Tuesday, August 16, 2011

Nonrepresentationalism

I. Futility Closet provides a handy picture of the philosophers' mad tea party:

Relevant quote is from Norbert Wiener (although I think Russell's resemblance to the mad hatter had been noted even earlier):
It is impossible to describe Bertrand Russell except by saying that he looks like the Mad Hatter. … [J.M.E.] McTaggart … with his pudgy hands, his innocent, sleepy air, and his sidelong walk, could only be the Dormouse. The third, G.E. Moore, was a perfect March Hare. His gown was always covered with chalk, his cap was in rags or missing, and his hair was a tangle which had never known the brush within man’s memory.
(See also, inevitably: Mr Apollinax. Eliot's juvenilia eventually got published as Inventions of the March Hare but there's no real connection. Also, Moore is not very satisfactory in the pic above. I am unable to find a more tangle-haired G.E. Moore but would welcome links in comments.)

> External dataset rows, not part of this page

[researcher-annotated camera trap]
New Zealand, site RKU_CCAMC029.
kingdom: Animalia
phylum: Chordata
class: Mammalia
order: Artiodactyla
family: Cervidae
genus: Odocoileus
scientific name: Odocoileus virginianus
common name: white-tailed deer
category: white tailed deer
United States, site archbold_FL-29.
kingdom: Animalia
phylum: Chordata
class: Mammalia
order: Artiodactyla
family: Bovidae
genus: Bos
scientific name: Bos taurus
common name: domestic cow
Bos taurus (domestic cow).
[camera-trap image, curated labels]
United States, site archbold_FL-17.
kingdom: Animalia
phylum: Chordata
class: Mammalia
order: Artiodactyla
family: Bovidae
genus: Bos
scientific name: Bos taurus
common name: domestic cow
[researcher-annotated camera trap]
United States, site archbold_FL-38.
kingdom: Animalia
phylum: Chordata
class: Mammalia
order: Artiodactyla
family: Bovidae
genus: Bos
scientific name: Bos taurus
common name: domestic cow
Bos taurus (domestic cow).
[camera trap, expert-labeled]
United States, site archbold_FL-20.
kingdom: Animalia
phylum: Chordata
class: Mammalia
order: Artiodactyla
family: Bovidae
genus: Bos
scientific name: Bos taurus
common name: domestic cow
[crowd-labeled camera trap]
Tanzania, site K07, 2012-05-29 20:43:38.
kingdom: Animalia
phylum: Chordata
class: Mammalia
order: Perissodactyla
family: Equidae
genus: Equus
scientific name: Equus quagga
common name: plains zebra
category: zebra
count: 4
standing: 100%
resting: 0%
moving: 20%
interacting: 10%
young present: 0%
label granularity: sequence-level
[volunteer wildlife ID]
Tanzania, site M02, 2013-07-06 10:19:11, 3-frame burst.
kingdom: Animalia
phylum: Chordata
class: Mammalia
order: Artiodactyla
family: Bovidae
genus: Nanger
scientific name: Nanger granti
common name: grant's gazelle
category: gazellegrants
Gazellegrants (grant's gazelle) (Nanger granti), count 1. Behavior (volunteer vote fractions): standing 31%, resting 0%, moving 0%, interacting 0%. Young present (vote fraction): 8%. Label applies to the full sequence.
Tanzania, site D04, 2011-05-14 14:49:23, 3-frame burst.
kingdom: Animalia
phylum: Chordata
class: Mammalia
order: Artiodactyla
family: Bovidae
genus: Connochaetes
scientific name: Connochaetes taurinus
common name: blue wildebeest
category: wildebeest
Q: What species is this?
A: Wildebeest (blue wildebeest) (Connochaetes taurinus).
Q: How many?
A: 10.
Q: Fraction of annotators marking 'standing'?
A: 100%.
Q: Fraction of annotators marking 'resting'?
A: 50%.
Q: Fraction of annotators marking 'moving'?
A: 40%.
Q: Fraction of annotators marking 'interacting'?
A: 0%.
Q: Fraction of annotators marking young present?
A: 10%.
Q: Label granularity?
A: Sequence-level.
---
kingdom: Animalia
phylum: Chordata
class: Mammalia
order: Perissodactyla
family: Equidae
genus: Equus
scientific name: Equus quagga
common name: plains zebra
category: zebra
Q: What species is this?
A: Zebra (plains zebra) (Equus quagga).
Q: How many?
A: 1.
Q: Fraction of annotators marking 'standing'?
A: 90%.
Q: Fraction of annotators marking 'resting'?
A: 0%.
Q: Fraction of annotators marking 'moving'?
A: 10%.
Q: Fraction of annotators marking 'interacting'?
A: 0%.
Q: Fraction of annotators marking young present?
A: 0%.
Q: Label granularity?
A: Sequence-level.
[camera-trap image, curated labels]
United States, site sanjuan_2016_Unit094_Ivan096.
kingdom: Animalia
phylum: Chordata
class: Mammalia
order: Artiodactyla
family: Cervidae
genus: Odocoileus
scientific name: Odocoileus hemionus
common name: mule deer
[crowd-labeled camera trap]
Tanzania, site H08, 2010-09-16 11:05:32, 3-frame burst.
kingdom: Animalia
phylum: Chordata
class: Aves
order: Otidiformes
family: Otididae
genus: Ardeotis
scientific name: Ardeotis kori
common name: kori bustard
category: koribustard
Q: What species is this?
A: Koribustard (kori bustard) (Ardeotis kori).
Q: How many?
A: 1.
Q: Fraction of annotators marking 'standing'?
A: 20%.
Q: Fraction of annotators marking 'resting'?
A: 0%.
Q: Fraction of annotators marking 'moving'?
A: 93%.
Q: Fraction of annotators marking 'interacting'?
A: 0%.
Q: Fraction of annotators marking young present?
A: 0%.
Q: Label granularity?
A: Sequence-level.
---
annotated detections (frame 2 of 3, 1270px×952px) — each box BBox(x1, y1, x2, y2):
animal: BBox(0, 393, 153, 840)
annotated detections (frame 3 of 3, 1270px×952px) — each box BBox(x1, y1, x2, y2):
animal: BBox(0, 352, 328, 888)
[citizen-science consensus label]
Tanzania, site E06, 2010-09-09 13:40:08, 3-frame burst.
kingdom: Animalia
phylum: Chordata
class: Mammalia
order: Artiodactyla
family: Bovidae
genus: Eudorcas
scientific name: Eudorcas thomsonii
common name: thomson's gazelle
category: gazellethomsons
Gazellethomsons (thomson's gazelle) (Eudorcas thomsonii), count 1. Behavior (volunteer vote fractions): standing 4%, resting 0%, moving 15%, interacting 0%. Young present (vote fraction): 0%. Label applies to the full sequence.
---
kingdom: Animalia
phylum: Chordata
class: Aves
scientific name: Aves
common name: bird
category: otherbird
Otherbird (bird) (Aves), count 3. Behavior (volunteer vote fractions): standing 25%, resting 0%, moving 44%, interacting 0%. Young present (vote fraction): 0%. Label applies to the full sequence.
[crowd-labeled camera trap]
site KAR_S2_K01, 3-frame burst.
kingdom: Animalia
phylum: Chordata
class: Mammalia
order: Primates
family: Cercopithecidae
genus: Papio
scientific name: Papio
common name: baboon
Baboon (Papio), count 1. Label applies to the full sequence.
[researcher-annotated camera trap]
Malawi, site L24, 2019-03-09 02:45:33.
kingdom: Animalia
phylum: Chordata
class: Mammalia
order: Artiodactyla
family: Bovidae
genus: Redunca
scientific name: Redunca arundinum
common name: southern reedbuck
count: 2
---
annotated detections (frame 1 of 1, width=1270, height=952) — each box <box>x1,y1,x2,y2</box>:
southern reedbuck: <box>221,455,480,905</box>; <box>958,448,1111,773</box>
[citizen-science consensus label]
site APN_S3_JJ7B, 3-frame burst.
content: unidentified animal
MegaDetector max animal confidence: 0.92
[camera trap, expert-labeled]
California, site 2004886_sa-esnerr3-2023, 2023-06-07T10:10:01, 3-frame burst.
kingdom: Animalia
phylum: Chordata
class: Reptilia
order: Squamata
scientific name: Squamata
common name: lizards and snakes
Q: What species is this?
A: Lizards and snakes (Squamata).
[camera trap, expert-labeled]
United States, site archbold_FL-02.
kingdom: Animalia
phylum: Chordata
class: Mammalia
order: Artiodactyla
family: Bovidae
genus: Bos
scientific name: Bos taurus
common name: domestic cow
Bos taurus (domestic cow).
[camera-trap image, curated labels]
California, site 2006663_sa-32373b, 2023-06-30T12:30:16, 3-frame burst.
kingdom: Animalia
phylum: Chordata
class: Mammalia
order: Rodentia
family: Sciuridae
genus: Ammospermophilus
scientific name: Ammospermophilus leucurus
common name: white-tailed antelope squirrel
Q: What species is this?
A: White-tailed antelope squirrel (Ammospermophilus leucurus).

II. Via Fritinancy, a list of words that can be spelled using letter-sequences from the periodic table. (This is not as easy as you might think -- I remember trying it once when I was looking for plausibly-deniable four-letter chemical-formula puns -- as letters that are not elemental symbols include A, D, E, G, and T.) The longest so far is "nonrepresentationalism."